His journey began on the tough streets of East Manchester, where street cred and being streetwise were an essential factor of day to day life until that is when he embraced what would become a massive global music revolution unmatched then or since!
Manchester is very well known for its most talked-about (press wise) club brand ‘The Hacienda‘, which leads many to think that it was all the city offered as regards venues and clubs, which really isn’t the case. Jay cut his teeth in the other tougher clubs of this infamous city, namely ‘The Thunderdome’ and the Hippodrome (Hippos)
Jay has just published his life story and his rise up through the Manc’ dance music scene and has kindly allowed us to publish excerpts from each chapter starting today with chapters three & four – ‘Skelton Court’ & ‘Glastonbury’ which will continue over the next few weeks.
This a fantastic insight into the rise and influence a working-class man had on the embryonic dance music scene after turning his back on gang warfare, to help establish Manchester as one of the most respected Acid house/Dance music cities in the world. Here is his story…

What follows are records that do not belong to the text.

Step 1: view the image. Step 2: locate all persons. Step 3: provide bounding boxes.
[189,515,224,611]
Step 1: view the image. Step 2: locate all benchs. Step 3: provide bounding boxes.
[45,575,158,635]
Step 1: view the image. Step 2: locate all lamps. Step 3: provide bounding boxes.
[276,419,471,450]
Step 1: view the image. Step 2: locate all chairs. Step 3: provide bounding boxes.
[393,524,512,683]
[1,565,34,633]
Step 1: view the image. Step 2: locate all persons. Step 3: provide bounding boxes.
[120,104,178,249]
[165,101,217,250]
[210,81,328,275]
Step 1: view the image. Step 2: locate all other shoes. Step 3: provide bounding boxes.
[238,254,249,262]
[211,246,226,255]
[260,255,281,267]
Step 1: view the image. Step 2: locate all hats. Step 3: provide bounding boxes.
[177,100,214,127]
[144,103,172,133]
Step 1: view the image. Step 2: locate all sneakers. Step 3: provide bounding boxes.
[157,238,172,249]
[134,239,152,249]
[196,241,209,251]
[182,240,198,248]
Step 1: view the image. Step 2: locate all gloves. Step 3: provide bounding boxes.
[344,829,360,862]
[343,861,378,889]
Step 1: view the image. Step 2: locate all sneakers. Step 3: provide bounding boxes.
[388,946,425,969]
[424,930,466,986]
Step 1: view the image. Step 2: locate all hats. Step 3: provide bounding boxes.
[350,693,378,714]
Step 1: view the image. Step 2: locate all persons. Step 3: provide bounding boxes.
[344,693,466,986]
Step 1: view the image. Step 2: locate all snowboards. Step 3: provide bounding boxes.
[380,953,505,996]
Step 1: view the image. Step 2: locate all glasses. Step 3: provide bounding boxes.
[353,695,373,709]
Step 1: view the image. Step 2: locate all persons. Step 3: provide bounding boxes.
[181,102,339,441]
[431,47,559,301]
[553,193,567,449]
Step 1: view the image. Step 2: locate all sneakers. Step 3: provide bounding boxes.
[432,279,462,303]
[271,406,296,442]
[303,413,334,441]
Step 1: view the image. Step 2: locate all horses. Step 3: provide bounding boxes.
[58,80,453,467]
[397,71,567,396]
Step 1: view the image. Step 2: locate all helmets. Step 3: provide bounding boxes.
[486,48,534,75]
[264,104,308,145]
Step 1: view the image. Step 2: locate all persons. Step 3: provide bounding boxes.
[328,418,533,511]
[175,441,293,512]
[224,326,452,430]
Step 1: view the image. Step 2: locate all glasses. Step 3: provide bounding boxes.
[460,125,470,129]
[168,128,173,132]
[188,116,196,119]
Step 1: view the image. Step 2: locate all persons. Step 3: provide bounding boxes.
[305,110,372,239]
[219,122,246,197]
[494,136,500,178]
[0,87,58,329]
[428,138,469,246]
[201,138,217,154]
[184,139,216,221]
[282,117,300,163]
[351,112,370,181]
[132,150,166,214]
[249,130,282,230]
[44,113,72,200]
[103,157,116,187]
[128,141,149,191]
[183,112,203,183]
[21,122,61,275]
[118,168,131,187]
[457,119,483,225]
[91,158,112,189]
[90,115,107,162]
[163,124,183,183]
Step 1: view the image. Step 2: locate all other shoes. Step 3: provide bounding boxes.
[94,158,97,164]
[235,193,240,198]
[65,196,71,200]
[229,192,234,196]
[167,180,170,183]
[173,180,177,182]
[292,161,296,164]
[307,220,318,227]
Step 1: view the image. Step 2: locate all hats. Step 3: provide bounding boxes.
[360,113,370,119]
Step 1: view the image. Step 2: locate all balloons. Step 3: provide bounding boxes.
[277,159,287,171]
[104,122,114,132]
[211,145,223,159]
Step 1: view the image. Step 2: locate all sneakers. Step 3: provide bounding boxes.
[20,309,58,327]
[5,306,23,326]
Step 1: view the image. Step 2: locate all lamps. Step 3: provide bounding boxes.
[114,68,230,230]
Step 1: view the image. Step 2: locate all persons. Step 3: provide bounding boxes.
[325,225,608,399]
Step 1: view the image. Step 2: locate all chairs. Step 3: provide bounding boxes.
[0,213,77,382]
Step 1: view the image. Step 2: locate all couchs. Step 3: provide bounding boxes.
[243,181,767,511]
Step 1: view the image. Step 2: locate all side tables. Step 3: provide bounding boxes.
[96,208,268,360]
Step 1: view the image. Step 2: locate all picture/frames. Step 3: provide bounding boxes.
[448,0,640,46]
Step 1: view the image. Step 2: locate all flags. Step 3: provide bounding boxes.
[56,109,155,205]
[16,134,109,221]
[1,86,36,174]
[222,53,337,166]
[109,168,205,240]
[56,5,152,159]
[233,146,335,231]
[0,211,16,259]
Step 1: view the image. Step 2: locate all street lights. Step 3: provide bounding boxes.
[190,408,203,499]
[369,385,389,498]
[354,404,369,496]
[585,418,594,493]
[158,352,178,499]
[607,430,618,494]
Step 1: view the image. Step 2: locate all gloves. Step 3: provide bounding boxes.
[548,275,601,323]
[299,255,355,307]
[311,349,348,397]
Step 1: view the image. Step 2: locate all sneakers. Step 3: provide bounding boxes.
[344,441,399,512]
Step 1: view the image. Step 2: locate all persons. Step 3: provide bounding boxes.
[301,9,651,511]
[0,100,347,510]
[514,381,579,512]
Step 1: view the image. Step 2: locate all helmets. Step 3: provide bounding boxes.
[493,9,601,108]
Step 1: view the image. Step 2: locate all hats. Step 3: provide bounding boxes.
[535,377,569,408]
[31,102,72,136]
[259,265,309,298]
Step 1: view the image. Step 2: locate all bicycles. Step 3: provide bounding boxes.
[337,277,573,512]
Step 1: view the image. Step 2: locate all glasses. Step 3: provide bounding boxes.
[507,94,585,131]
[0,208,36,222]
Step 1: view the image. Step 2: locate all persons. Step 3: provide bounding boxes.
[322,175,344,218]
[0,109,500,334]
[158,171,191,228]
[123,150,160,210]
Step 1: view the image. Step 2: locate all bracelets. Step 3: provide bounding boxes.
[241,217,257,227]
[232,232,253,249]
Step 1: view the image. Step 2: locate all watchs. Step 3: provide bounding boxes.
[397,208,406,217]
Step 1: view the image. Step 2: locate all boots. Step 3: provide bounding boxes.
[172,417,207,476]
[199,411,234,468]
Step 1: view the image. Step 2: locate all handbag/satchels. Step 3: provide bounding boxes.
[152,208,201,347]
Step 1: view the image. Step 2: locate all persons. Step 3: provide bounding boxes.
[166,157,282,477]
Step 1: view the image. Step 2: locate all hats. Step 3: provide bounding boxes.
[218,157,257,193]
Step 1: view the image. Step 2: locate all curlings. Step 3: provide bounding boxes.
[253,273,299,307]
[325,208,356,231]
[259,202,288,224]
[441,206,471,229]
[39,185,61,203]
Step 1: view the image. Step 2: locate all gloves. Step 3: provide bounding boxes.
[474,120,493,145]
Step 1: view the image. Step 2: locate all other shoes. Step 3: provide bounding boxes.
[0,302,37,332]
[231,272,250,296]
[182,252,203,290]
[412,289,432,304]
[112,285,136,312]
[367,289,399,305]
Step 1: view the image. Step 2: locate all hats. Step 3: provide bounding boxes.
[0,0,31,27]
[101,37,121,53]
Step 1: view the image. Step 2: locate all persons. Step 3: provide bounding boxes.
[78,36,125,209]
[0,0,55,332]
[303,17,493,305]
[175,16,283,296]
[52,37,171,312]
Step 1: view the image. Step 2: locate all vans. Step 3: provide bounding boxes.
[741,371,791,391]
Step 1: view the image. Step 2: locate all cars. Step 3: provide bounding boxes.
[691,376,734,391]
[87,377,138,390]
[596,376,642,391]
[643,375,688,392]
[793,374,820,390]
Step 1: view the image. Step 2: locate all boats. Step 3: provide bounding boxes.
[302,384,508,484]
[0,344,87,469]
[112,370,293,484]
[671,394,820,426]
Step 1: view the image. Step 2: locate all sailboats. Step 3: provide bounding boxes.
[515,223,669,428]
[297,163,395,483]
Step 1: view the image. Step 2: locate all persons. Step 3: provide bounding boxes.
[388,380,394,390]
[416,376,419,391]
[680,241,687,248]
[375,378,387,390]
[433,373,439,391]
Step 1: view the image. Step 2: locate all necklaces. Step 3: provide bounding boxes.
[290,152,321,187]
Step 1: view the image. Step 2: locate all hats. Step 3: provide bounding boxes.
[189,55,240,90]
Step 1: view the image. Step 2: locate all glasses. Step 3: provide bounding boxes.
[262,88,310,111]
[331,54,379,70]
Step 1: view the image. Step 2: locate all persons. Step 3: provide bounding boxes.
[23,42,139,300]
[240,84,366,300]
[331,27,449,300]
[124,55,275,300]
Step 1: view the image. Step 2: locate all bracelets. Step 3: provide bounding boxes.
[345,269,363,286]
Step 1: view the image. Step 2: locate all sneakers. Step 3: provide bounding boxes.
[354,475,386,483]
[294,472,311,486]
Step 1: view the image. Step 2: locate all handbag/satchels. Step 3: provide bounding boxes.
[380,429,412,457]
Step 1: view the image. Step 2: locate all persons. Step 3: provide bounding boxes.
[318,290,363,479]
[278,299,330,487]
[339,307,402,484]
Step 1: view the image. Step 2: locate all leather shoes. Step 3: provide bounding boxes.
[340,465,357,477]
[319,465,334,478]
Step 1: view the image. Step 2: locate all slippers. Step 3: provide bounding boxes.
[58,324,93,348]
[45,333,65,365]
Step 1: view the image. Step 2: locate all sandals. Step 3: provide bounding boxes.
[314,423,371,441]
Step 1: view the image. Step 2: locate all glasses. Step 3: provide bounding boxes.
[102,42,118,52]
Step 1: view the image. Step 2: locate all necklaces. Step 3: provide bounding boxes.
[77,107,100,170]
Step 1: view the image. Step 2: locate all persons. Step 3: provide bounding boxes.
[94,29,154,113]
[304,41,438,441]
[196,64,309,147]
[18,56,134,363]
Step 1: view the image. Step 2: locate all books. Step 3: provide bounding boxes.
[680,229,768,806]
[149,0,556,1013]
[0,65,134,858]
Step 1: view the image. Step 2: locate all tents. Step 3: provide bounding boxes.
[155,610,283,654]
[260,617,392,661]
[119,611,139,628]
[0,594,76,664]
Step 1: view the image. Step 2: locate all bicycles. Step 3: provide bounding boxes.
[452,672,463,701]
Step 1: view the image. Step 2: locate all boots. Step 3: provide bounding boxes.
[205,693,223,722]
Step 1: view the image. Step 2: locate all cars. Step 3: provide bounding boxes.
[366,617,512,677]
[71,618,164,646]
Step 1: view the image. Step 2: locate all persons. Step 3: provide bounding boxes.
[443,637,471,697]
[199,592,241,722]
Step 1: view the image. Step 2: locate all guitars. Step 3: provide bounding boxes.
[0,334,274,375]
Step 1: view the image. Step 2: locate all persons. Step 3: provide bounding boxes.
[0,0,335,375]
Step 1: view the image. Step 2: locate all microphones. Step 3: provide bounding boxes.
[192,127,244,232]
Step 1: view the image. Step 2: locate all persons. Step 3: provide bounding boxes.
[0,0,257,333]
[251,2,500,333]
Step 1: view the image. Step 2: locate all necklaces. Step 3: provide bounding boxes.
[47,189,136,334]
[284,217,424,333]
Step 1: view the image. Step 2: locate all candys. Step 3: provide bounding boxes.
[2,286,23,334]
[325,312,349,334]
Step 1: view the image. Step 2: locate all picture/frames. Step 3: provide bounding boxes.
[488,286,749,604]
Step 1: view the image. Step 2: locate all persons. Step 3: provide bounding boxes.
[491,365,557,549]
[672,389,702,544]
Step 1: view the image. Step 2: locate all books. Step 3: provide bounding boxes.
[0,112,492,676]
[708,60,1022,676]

CHAPTER THREE – SKELTON COURT (Excerpt)
The night was actually billed as Moggy’s birthday party and Bug Khan & The Plastic Jam were billed to play as well. Not sure they were ever there as I didn’t see them. Parker’s was beautiful old Victorian building, It was opposite the back of Victoria Station, it was definitely a landmark building in the city.
As the people start piling in, it soon became obvious that it is getting overcrowded
The hotel staff were panicking as it is the first event of this nature they have held. It was more of a wedding venue that had fallen on hard times, like a lot of the spaces we all used in that period. The change from traditional discos to the parties that were happening was in full swing but the venues were still stuck in the early eighties.
I can remember being really excited to do it as the atmosphere was absolutely buzzing, it had a sprung dance floor and a low ceiling. I love venues with low ceilings, it really gives that inclusive vibe.
I am guessing this was also one of Mike Tracey’s first big gigs under name of MST and Steve Skinner was also on the bill that night. They must have been gutted it didn’t happen.
Next thing I know all the fire alarms were going off and all the clubbers are fleeing the venue. I am not sure exactly what happened as
I was told that the hotel staff thought there was a fire because there was so much steam pouring out the room
I wonder did they did it to shut it down as it was overcrowded. Whatever happened it came to an abrupt end and that was that. Happy birthday Moggy, no party for you mister or anyone else!
I don’t think I even asked Errol for my fee even though everyone had paid to get in, I never did if something went wrong like this at gig. I was earning great money and that wasn’t what drove me anyway. I just wished that gig would have happened, I am sure it would have been one that everyone would still be talking about now.
CHAPTER FOUR – GLASTONBURY (Excerpt)]
……. All of a sudden, the front of the crate drops and Wayne is gone. We found him about an hour later doing overhead kicks with a can of coke and trying to buy drinks with his college bus pass.
I’ll let you make your own assumptions on why he was in such a state!
We never actually found the tent but I am sure it was Spectrum that had a tent there. I believe Mark Dooley (my memory is shocking) asked if I could play. They said sure…no problem. Jump straight on. Couldn’t believe it. Lovely sunny day…people dancing elbow to elbow and the maddest hippy you have ever seen dancing with a fan stood on top of the trucks. Remember clear as day playing ‘Do It To The Crowd’ by Twin Hype as my first track. Paul Davo Davidson, Ricky Hall, Lee Miller, Gary Parkes, Stitz, Burny, Darren and Aidan Dever were all there. It couldn’t have been any better.
I was playing at Glastonbury
I had only ever played to handful of people at most at that time.
Here I am playing to big crowd of ‘totally up for it’ people outside on a beautiful day. I felt no pressure, gratefully received the opportunity and gave it my all. I couldn’t have written a more perfect experience. It was very special and one I will take to the grave.
We never did find where Dom and Madhatter were set up but we didn’t care. I managed to get my decks back in one piece. They stunk of fire but they were in perfect nick other than that.